ABOUT THIS TASK
Where the string "burst" appears in a line of the material below, copy that line.

RECORDS FOR PROCESSING
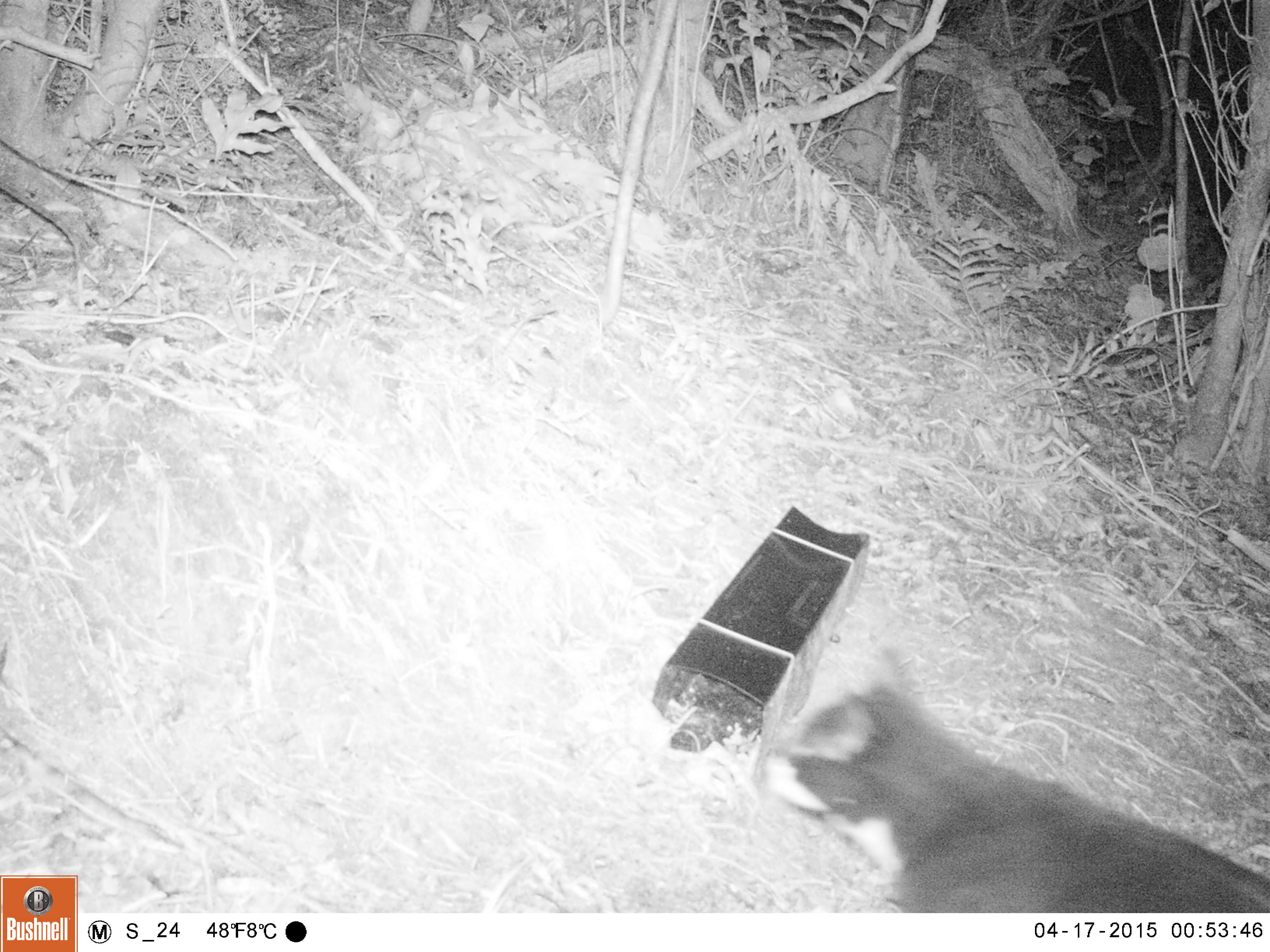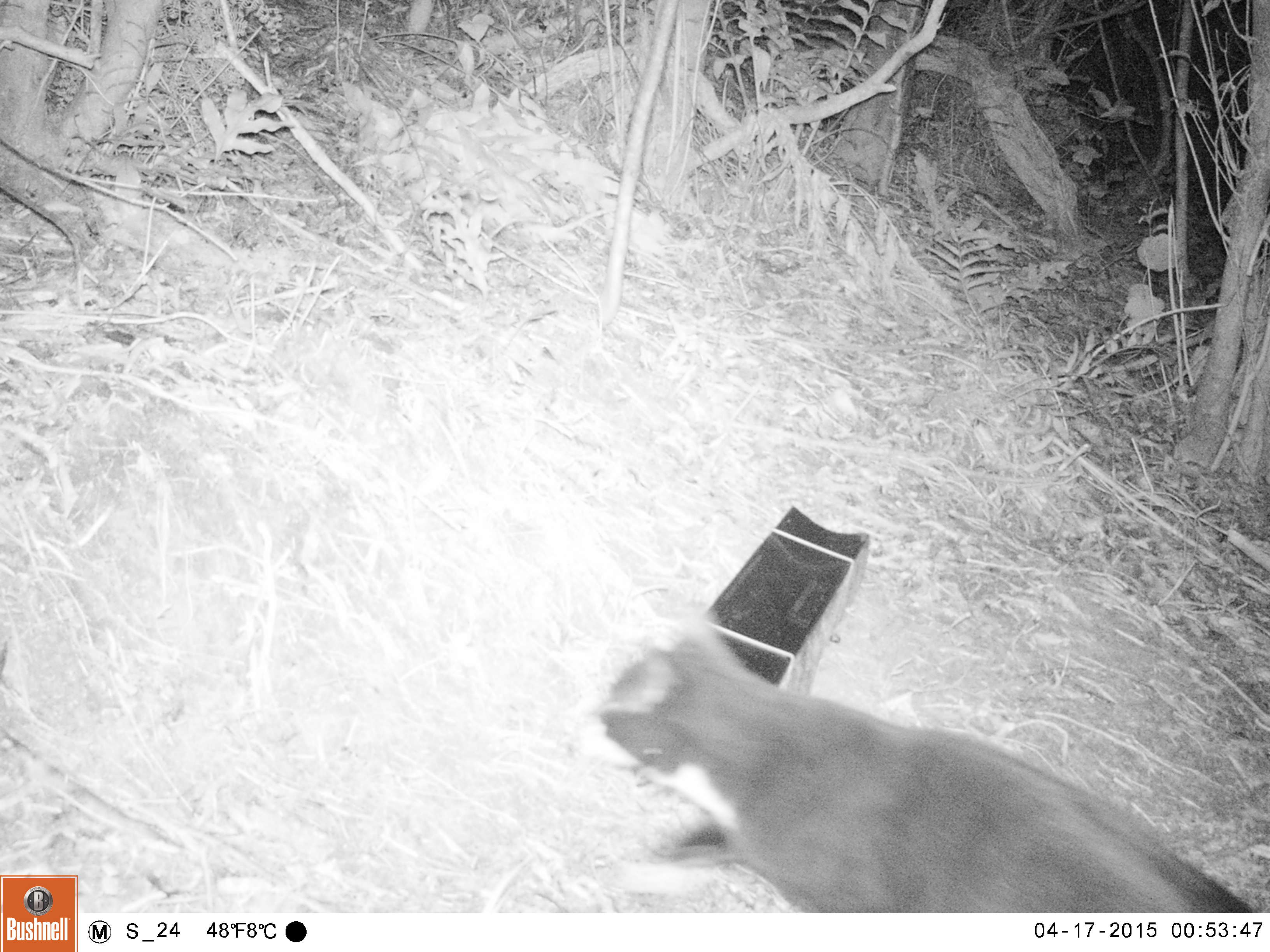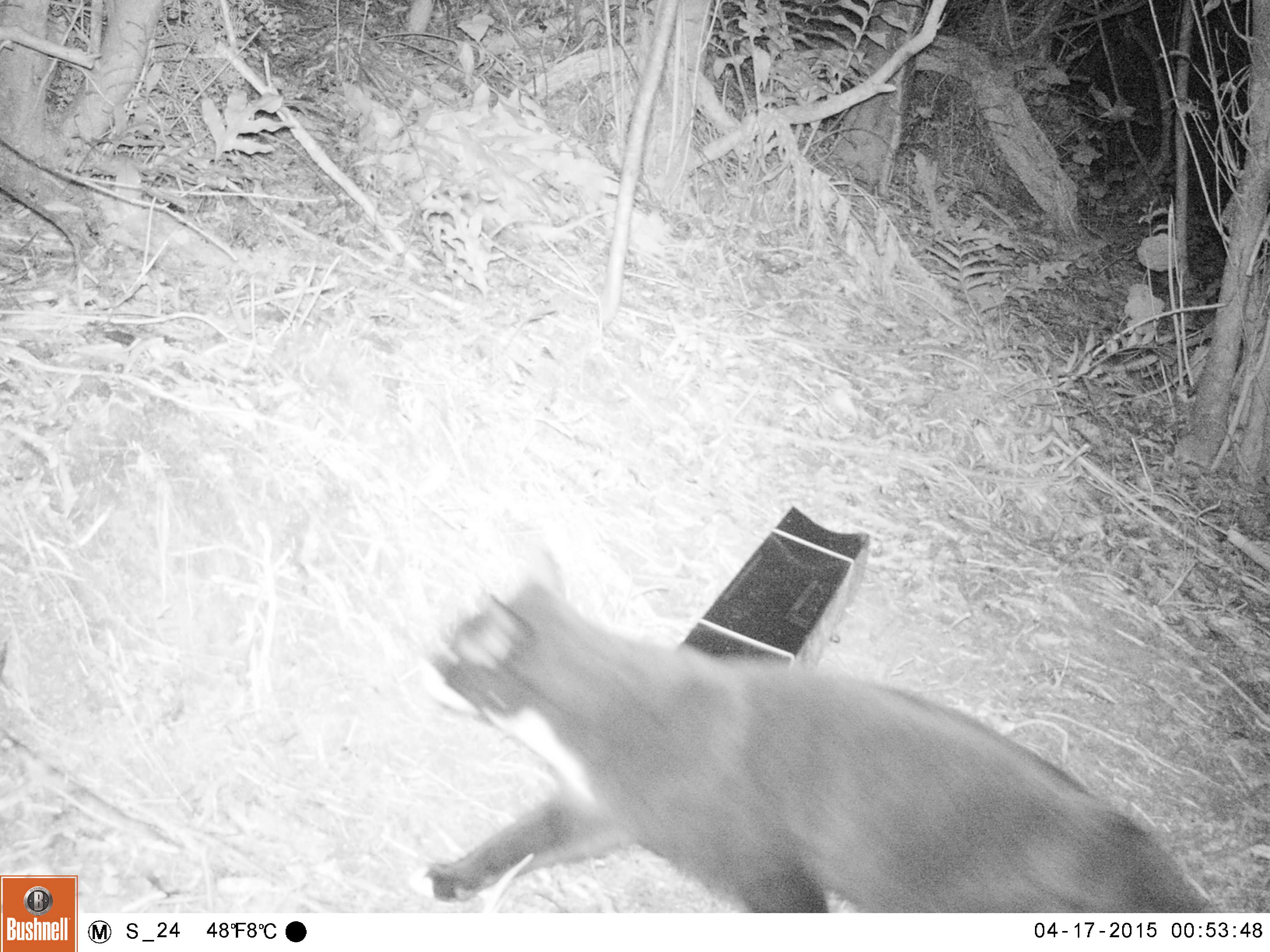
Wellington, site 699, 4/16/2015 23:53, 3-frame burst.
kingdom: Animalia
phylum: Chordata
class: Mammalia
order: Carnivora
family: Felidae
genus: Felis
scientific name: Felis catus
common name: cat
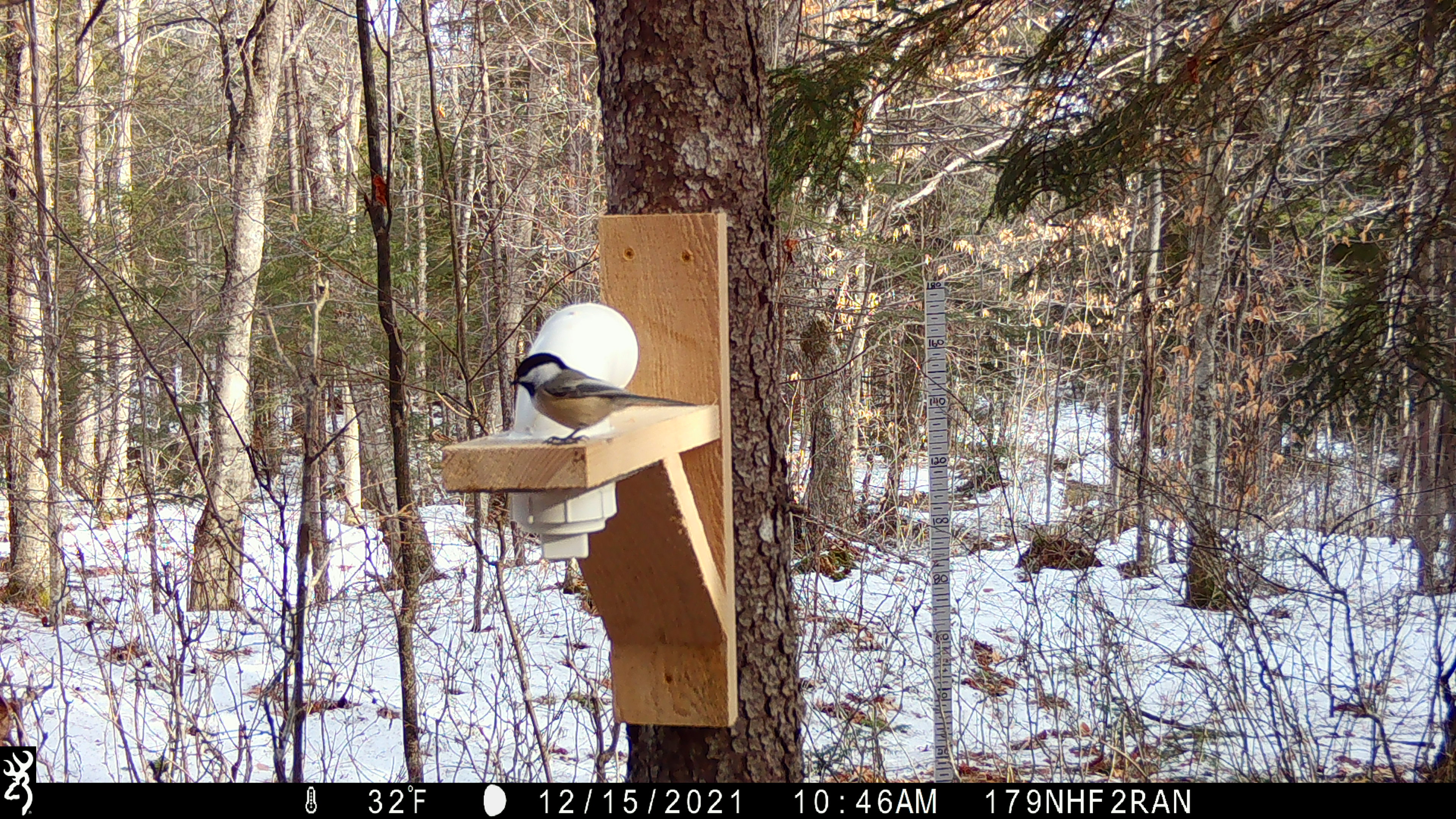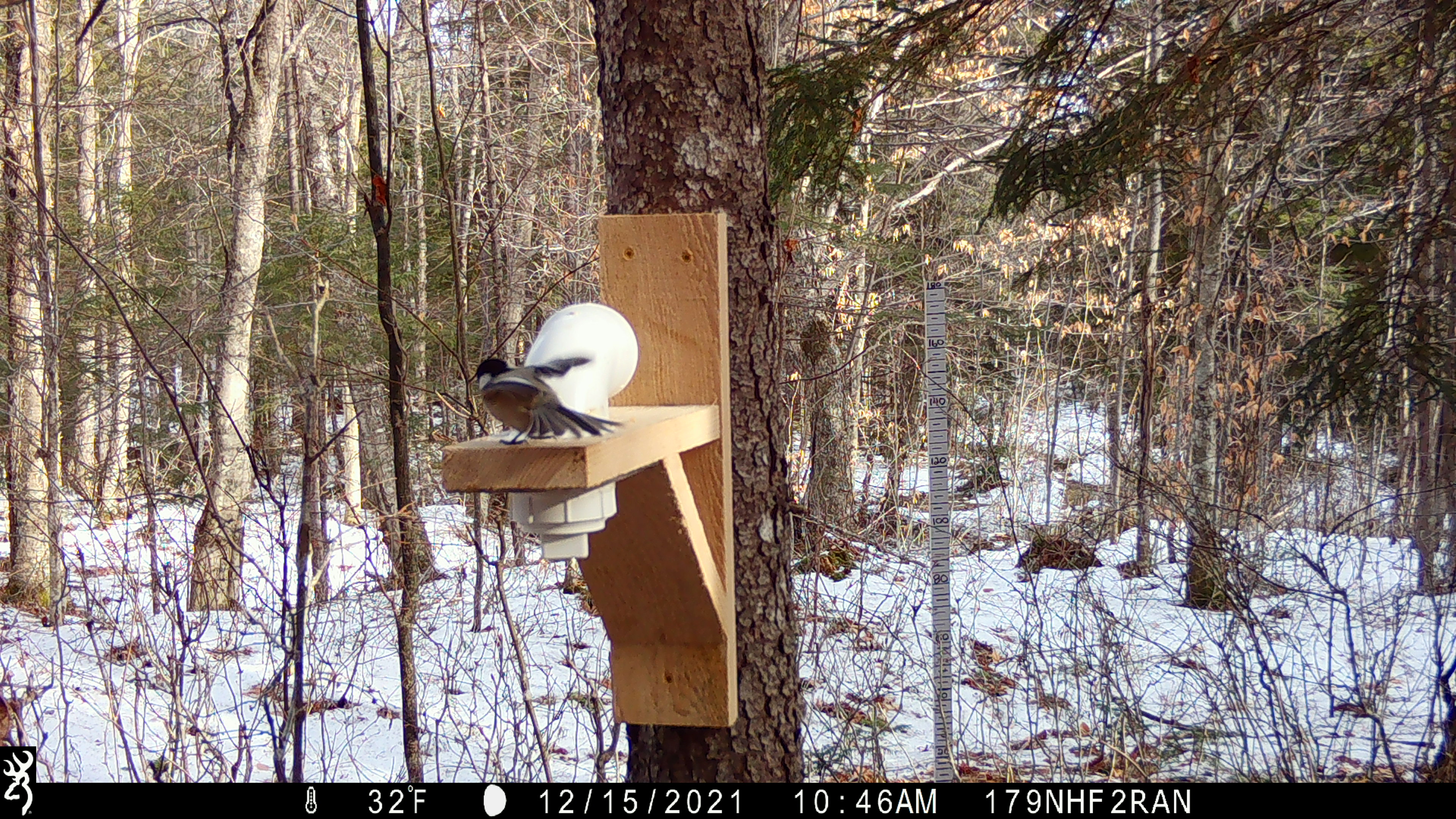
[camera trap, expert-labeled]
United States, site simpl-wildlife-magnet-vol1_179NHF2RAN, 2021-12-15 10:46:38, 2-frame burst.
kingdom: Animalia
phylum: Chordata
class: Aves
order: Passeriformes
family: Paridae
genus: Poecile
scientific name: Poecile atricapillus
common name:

SOLUTION
Wellington, site 699, 4/16/2015 23:53, 3-frame burst.
United States, site simpl-wildlife-magnet-vol1_179NHF2RAN, 2021-12-15 10:46:38, 2-frame burst.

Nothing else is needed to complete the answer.